In April 2025, Ministry of Health Malaysia convened a national workshop on the Malaysia Patient Summary, a localized evolution of the WHO IPS. It aimed to enable secure, structured data sharing across public and private health sectors, ensuring continuity of care for all Malaysians.

Three key highlights that stood out:

  • Digital health works when it starts with human needs and cultural realities.
  • Interoperability is achievable when countries commit to open standards instead of siloed systems.
  • Trust, whether it is technical, institutional and of the public, is the foundation for progress in adopting and scaling up use of digital health.

Lessons learned:

  • Change management matters as much as technology. Start early with provider engagement, role-based training, and simple job aids.
  • Trust and governance must be operationalized. Define issuer/verifier roles, validate signatures, use SOPs and data-quality controls.
  • Standards enable scale, but mapping takes time. Agree early on IPS content, then map and test data carefully for reliability and clinical usefulness.
  • Keep the workflow simple for front line teams. Focus on the key steps (generate, scan, interpret) and plan for exceptions (connectivity, scan failures, missing data).

Success story for other Member States

This project was successfully presented at the World Health Assembly in 2024. Malaysia’s journey offers a realistic road map for other countries considering GDHCN or IPS adoption:

  1. Start with a real-world problem. Identify a high-impact use case, especially one involving mobility or cross-border care.
  2. Engage with WHO on the IPS and FHIR specifications and align early with WHO standards.
  3. Build on existing national platforms instead of building everything from scratch. Leverage digital health assets like patient portals and clinic management systems.
  4. Foster multilateral collaboration. Involve international health authorities, agencies, and communities.
  5. Strengthen legal and ethical frameworks, especially around implementation of data protection, consent and digital identity safeguards.
  6. Invest in people, not just technology.Training and capacity building are as critical as technical readiness.
  7. Think beyond the pilot.
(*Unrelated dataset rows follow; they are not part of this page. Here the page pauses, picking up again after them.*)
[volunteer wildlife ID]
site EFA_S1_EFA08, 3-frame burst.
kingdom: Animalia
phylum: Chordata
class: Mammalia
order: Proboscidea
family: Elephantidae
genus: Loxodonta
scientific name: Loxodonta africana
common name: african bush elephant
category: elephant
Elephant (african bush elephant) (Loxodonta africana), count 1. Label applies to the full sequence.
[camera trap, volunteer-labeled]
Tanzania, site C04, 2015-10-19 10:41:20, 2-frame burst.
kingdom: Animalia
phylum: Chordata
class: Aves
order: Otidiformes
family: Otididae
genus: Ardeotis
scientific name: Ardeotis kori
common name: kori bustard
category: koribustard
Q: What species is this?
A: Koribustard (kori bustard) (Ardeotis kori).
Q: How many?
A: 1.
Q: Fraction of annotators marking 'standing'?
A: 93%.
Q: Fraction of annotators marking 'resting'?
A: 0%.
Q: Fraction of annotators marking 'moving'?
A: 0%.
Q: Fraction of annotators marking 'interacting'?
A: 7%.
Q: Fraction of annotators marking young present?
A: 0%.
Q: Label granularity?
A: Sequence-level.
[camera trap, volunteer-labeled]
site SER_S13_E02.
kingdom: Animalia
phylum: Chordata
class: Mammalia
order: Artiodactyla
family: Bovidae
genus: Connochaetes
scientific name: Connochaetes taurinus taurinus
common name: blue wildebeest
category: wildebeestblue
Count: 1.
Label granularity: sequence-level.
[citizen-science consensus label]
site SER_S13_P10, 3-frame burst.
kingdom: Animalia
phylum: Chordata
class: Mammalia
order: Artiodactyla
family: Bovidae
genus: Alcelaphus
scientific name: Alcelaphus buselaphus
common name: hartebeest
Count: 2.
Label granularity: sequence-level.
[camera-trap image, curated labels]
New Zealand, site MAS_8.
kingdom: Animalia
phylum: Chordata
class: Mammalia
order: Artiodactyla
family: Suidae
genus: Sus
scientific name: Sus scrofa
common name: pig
Use the initial success as a stepping-stone to build national-scale digital trust networks.

Malaysia’s work with WHO to implement the GDHCN and IPS into its national health architecture demonstrates what can happen when a country combines tradition, public trust and digital innovation. What began as an effort to protect pilgrims during their most sacred journey established a blueprint for digital health cooperation and became a model for cross-border health collaboration.

Malaysia has credibly showed that digital health does not have to be abstract or intimidating. When built with purpose and respect for people’s lived experiences, it becomes a tool that strengthens national sovereignty, improves patient safety, and prepares countries for a world where health no longer stops at the border.